Passage →
Voices of Youth program offers Kalamazoo-area young people a chance to be heard

Kyd Network and Second Wave are working together on the program.
Kalamazoo youth have something to say.
What if they could say it using the medium of solutions-based journalism?
Second Wave Media and KYD (Kalamazoo Youth Development) Network have partnered to form Voices of Youth, a learning experience for Kalamazoo youth. Participants have chosen the topics, through mid-summer they will be out in the community interviewing, researching and recording; and will have their work published by Second Wave in August.
In 2020, we could see evidence in the streets that the youth are connected with, and wished to express their thoughts about, national matters on the local scene.
But what about issues closer to home, that may have a direct impact on themselves, their families, their peers?
Paul Schutt, co-founder of Issue Media Group, Second Wave's parent company, says the idea of the program arose in the southeast Michigan and Detroit area, pre-pandemic. In "conversations amongst community members, there was a concern that young folks, youth, are disconnected from local news; that they have a pretty good handle of what's going on at a national level, but they just don't really track what's going on in the local news as well."
The concern was, Schutt says, "could this lack of connection lead to a lack of civic engagement on really important issues in the community?"
Soon after these conversations, a global pandemic hit, then the world saw a police officer killing George Floyd.
The youth protest after the death of George Floyd and the pictures taken by J.D. Kelly, a Loy Norrix student, was one of the inspirations for the Voices of Youth Program.It became clear that young people were engaged and working in their own way to record history as it happened. For example, the journalism world recently recognized Darnella Frazier, who at 17 videoed Floyd's murder, with an honorary Pulitzer Prize
A big inspiration, Schutt says, for the Voices of Youth program was a story by J.D. Kelley. The Loy Norrix High School student took photos and wrote on the Kalamazoo Youth March, June 5, 2020, for Southwest Michigan Second Wave's On the Ground series. 
Another inspiration was Ke'Asia Shepherd-Friday's 2018 story on sickle cell anemia in her Northside family. She was 17, a participant in the On the Ground Community Correspondent program. 
"We really have been watching and thinking about youth voice for a while," Schutt says. "Locally in Kalamazoo, we've had some great experiences with J.D. Kelly, and also Ke'Asia, and we just really felt like there was a lot happening out there."

Actions to take →
[A] Copy the part of the Voices of Youth article from "Voices of Youth program offers" up to and including "something to say.".
[B] Pick up the Voices of Youth article after its last sentence and keep writing it.

Data supplied →
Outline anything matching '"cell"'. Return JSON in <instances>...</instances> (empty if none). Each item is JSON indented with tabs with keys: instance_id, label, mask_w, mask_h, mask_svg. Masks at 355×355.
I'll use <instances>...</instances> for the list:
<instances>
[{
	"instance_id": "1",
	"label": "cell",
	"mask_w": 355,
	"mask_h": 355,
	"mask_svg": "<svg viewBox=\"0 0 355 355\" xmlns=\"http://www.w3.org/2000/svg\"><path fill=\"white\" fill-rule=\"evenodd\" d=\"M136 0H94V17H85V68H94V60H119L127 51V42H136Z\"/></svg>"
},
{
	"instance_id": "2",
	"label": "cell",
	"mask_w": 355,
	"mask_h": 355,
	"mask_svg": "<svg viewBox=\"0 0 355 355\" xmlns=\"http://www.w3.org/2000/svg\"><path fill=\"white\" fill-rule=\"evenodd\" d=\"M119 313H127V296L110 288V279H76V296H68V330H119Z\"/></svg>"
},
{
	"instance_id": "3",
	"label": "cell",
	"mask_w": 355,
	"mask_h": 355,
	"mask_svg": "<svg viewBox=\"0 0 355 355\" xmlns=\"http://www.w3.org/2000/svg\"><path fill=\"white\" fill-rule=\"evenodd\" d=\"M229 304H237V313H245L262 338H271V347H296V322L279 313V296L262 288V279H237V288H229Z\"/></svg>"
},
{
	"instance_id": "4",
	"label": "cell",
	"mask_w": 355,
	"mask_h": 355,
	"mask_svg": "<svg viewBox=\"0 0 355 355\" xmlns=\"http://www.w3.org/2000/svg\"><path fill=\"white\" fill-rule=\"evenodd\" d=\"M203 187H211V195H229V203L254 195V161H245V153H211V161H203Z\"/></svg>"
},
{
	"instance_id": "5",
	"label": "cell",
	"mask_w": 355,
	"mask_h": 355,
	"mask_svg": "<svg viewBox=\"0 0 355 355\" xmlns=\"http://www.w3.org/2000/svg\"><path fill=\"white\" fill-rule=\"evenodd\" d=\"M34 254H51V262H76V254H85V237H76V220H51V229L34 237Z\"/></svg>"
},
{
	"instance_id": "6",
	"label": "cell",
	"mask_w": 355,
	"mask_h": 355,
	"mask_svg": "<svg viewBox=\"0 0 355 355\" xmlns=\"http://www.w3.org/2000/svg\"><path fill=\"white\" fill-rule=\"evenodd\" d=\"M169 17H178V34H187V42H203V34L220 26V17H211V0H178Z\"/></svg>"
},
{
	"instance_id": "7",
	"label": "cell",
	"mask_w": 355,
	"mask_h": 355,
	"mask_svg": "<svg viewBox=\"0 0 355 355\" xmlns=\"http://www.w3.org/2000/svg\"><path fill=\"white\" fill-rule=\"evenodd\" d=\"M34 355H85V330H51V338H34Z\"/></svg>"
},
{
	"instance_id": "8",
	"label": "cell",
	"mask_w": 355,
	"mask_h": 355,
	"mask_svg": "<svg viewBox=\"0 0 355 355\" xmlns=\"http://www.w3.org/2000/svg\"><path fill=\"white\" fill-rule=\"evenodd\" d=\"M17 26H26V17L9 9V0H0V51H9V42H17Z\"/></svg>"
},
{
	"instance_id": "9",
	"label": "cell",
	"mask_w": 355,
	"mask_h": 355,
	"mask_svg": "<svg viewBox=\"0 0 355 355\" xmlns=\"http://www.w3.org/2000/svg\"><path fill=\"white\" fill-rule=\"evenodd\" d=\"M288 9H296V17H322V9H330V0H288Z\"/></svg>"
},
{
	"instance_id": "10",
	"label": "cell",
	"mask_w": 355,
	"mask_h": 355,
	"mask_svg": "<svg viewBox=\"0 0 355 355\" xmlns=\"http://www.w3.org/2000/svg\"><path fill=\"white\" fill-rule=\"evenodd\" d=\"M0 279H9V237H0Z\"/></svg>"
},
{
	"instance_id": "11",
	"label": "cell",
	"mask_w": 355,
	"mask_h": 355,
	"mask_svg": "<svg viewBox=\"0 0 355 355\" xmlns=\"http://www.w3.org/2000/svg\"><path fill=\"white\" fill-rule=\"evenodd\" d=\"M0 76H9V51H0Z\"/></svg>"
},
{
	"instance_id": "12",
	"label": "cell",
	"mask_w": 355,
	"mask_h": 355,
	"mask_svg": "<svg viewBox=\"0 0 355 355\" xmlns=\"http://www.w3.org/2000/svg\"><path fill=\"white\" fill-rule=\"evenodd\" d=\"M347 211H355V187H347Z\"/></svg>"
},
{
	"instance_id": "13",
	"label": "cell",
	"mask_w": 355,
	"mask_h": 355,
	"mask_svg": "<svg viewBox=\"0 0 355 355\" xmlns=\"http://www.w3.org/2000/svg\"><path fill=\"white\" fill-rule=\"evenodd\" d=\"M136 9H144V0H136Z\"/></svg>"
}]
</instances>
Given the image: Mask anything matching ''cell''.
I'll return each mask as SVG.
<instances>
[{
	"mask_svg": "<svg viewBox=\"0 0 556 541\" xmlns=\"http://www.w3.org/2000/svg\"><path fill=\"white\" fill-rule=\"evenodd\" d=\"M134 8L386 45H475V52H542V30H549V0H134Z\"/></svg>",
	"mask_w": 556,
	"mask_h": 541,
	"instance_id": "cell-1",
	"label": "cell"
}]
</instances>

Per-task outputs →
[A]
Voices of Youth program offers Kalamazoo-area young people a chance to be heard

Kyd Network and Second Wave are working together on the program.
Kalamazoo youth have something to say.

[B]
IMG talked to the Stryker-Johnston foundation, "and they introduced us to Meg (Blinkiewicz, executive director) over in KYD Net... We've never run into anything like KYD Net before, or anyone quite like Meg either." 
Youth-Directed coverage
Neither IMG nor KYD Net set out to "pick and choose" who participates, Schutt says. "We have to offer it to all youth in KYD Net." He adds, "And all the kids had to be  paid for everything, which we agreed to, so there's pay equity."
KYD Net focuses on out-of-school time programs to work towards a vision of helping Kalamazoo County's youth to be college or career-ready by the time they turn 21.
"We're all about youth engagement, youth voice, youth leadership, and so it was a natural partnership," Meg Blinkiewicz says. "(Second Wave's) On the Ground has the content, the journalism piece, and we've got youth development and young people, and how to engage with young people." 
Meg Blinkiewicz is the Executive Director of Kyd NetworkTheir Youth Leadership Affinity group of 50-80 young members meets once a month to talk about issues in Kalamazoo. For Voices of Youth, they brainstormed to come up with six issues to cover: Youth mobility (transportation issues), youth experiencing homelessness, destigmatizing mental health, restorative justice programming in and out of school, and summer learning. 
Teams formed to cover each of the issues. In addition to researching and writing, there are options for members to cover an issue through photography, video, podcasts or other multi-media forms.
"They were very excited" about the project, Blinkiewicz says. "These young people have been engaged in social justice and trying to improve their community, make it a more equitable community for, some of them, for years. So this is an opportunity to learn a new way of thinking about the issue, and then having the opportunity to communicate to the wider, larger community. What they learned, possible solutions. This whole process gave them an additional outlet for their work, and different skills, too."
Journalism as civic engagement
Blinkiewicz says that after publication, there will be follow-through to make sure that not only Second Wave readers see the youths' work, but local powers-that-be will see it as well.
"We're super excited about August to hear from each one of the groups, and then we will be helping to reach out to elected officials and different community-based organizations, their leadership, so they can listen to young people. Part of our role is to make sure that it doesn't end in August, because we're with young people on an on-going basis. This isn't' a one-and-done," she says.
The work will be in the Second Wave model of solutions-based journalism. This is, basically, journalism that reports on issues, not only pointing out the problems in the community or the world, but also highlighting ideas and the people working to fix these problems. 
Blinkiewicz hopes "the solutions they come up with get some legs and get some resources.... It's not just an experience learning journalism, it actually brings about some community change."
Voices of Youth sounds like an exercise in journalism as civic engagement.
"That's a great way of putting it," Earlene McMichael says.
Earlene McMichael is the Project Editor and Instructor for Voices of Youth.McMichael is project editor for Voices of Youth, and has been conducting online classes with the participants that will continue through June. Guidance from writing mentors will continue after the classes.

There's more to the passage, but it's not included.